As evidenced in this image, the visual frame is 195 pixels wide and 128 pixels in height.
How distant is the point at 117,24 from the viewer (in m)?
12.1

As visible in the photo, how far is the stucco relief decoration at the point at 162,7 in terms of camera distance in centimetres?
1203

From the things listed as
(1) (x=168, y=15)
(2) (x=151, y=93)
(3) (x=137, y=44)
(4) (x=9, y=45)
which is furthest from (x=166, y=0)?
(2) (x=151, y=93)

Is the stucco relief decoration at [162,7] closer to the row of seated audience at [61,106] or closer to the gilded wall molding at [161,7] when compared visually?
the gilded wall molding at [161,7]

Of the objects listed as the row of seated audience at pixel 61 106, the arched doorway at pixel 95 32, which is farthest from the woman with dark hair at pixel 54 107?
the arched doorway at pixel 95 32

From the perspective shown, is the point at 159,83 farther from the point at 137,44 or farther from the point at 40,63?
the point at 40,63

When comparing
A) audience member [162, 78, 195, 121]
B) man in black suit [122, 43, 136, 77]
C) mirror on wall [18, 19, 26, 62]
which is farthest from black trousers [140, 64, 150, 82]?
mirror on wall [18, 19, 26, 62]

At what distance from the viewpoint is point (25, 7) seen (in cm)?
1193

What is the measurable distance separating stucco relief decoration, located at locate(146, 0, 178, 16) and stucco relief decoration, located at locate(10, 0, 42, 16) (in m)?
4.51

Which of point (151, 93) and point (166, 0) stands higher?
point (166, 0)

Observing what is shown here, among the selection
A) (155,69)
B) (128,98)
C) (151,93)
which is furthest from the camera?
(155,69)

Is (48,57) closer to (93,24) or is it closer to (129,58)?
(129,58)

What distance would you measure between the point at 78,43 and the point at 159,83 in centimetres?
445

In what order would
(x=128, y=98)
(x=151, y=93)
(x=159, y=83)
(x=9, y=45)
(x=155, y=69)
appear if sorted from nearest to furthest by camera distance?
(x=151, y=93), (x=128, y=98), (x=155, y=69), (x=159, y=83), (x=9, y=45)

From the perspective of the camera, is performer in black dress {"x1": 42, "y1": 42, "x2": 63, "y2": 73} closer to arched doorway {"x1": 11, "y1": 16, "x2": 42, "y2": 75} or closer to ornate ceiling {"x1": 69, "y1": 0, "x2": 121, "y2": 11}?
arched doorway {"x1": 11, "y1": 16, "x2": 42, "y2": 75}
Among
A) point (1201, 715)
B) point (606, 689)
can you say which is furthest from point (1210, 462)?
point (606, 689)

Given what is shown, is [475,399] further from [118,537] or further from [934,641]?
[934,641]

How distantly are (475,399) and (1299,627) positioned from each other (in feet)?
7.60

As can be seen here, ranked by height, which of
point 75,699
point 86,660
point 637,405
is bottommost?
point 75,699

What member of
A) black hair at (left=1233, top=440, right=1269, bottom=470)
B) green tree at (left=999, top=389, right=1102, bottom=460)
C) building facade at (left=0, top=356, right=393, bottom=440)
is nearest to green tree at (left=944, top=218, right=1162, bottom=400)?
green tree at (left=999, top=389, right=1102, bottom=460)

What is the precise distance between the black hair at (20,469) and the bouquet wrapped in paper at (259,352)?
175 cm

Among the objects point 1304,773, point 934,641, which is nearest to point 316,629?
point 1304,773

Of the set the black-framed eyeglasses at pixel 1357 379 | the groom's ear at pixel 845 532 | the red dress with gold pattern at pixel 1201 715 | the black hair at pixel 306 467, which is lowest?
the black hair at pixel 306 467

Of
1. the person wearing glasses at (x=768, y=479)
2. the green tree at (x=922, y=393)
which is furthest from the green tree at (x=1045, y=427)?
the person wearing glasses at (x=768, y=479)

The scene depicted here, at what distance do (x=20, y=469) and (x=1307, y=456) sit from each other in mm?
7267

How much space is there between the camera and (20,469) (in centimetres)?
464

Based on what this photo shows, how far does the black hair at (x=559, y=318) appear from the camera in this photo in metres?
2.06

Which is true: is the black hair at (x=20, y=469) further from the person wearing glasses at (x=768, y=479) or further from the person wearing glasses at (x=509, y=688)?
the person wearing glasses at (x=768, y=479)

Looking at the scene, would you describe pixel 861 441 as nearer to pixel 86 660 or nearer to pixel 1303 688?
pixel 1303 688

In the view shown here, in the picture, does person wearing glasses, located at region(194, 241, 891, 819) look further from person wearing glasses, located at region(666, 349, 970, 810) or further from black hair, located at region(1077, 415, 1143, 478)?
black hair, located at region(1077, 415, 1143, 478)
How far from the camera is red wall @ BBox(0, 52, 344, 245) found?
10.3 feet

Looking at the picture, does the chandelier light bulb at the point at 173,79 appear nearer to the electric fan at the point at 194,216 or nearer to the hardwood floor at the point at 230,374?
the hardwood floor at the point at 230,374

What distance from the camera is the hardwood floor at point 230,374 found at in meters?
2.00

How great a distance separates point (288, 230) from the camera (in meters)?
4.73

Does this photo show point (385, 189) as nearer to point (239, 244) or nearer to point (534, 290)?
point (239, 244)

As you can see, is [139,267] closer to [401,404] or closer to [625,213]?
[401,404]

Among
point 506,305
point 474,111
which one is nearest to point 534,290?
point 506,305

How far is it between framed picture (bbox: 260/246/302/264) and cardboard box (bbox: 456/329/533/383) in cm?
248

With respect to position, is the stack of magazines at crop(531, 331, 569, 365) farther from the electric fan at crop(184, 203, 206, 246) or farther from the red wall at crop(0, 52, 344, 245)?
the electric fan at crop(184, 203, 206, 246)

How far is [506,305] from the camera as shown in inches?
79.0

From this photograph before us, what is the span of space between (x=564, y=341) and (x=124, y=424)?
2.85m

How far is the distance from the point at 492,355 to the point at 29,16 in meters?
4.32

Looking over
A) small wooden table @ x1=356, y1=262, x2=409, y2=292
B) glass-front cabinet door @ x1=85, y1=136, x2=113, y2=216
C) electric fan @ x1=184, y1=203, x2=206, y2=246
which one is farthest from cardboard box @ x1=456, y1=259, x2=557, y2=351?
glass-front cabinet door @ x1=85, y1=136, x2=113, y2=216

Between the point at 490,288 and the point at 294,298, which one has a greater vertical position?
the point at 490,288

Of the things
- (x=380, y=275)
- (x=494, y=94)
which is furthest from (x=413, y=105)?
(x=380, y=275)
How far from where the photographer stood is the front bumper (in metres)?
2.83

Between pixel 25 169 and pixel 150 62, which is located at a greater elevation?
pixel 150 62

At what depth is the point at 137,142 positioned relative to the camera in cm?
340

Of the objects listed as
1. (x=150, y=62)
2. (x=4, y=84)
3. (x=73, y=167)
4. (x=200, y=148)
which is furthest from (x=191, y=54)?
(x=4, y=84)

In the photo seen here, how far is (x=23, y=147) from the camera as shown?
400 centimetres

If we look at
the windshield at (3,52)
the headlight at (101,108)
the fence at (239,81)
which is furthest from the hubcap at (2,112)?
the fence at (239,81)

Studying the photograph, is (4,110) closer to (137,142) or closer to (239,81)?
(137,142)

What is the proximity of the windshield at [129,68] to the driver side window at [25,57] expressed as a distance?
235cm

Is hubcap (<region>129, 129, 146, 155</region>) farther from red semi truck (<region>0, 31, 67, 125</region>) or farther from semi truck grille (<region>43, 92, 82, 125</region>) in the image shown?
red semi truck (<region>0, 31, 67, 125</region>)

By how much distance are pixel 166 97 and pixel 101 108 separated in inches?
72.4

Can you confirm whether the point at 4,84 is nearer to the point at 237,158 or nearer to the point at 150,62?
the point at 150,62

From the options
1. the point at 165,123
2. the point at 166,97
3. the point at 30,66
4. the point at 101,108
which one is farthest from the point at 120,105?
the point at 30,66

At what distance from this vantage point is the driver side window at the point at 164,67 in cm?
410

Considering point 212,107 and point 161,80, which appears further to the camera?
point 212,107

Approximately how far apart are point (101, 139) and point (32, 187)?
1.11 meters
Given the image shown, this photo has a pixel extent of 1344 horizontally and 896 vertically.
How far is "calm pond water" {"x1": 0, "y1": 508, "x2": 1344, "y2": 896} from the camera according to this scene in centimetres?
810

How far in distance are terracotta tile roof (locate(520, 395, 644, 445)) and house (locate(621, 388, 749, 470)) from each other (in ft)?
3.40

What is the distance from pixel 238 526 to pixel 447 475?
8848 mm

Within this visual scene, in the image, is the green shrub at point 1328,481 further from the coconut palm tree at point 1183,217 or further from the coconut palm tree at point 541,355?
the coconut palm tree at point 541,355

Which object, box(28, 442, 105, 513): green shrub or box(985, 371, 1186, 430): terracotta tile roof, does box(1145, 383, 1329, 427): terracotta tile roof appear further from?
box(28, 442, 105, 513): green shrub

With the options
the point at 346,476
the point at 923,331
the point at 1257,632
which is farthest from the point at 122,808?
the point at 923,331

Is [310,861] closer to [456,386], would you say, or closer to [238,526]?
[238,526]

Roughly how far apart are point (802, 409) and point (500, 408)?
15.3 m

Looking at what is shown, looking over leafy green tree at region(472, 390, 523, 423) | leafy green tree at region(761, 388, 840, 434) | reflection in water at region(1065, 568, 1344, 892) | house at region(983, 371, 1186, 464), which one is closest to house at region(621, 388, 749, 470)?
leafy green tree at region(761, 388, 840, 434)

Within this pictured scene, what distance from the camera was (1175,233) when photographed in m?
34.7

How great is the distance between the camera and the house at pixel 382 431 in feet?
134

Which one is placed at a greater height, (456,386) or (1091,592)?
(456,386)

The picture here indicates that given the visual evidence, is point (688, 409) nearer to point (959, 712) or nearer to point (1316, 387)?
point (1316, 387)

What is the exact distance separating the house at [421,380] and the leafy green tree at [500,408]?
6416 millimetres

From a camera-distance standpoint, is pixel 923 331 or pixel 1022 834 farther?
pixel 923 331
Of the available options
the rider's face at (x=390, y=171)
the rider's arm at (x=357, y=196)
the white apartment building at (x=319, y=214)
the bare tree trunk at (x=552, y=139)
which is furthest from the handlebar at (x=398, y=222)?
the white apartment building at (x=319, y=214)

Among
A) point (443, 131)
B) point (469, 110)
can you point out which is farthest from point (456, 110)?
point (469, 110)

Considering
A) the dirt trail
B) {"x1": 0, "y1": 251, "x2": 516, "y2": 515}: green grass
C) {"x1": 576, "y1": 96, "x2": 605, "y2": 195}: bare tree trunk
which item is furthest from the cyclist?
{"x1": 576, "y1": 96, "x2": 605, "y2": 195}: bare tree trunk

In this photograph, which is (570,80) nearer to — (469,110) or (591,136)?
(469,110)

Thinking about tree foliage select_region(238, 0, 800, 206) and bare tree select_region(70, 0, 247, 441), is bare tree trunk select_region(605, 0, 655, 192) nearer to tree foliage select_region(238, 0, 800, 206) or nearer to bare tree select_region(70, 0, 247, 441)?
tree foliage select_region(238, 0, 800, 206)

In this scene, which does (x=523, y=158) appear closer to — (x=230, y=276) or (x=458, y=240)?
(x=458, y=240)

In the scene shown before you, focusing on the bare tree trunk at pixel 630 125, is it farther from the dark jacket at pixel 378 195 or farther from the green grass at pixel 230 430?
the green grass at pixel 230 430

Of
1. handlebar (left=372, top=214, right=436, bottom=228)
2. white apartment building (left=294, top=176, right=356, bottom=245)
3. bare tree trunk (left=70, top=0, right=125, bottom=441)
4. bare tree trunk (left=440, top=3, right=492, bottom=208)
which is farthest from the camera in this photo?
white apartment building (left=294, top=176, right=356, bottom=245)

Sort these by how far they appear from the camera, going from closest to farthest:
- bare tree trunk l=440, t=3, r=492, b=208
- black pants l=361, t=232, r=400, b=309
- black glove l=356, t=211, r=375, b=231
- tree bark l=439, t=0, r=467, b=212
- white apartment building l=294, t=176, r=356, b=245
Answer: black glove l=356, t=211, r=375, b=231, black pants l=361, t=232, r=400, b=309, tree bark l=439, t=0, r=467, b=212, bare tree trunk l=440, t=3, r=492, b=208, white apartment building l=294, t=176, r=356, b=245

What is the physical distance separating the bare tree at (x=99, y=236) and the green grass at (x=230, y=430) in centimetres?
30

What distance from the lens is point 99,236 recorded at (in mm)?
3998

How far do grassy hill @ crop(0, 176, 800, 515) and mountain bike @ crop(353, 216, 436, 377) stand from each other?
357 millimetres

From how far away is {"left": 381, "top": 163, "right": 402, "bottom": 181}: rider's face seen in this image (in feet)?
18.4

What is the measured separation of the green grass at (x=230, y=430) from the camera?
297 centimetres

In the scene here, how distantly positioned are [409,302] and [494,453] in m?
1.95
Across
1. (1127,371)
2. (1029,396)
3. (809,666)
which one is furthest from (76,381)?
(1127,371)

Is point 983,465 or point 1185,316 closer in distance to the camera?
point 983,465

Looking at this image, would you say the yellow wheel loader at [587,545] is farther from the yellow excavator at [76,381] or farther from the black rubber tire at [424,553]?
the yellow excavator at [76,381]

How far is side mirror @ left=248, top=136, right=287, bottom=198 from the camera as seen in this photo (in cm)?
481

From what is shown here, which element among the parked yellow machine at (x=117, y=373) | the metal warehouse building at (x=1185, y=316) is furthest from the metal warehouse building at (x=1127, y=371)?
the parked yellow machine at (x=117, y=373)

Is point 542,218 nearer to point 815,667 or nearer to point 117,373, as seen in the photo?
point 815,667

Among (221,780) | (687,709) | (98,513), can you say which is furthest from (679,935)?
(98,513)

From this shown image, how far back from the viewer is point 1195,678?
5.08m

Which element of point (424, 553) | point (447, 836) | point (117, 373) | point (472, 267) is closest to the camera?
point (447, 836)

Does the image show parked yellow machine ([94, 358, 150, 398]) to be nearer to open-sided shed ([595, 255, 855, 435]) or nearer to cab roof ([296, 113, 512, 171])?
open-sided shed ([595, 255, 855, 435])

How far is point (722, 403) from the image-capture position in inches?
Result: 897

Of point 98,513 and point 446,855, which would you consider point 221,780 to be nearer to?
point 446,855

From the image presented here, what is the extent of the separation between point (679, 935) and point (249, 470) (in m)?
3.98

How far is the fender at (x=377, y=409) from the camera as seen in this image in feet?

> GIVEN EXERCISE
Can you print, unchanged, the lines starting with the line that contains "Is point 542,218" and going on through the final line?

> FULL SOLUTION
Is point 542,218 nearer to point 815,667 or nearer to point 117,373, as seen in the photo?
point 815,667

Among (221,780) | (687,709) | (98,513), can you say which is furthest from (679,935)?
(98,513)

From this shown image, how far back from the viewer is point 1195,678?
5.08m

Which element of point (424, 553) | point (447, 836) | point (117, 373) | point (472, 267) is closest to the camera?
point (447, 836)

Does the image show parked yellow machine ([94, 358, 150, 398]) to be nearer to open-sided shed ([595, 255, 855, 435]) or nearer to cab roof ([296, 113, 512, 171])?
open-sided shed ([595, 255, 855, 435])

How far is point (722, 403) from the image-capture position in inches?
Result: 897

Of point 98,513 and point 446,855, which would you consider point 221,780 to be nearer to?
point 446,855

From the image presented here, what is the extent of the separation between point (679, 935) and point (249, 470) (in m)?
3.98

How far is the fender at (x=377, y=409) from the camera as seen in this image in feet?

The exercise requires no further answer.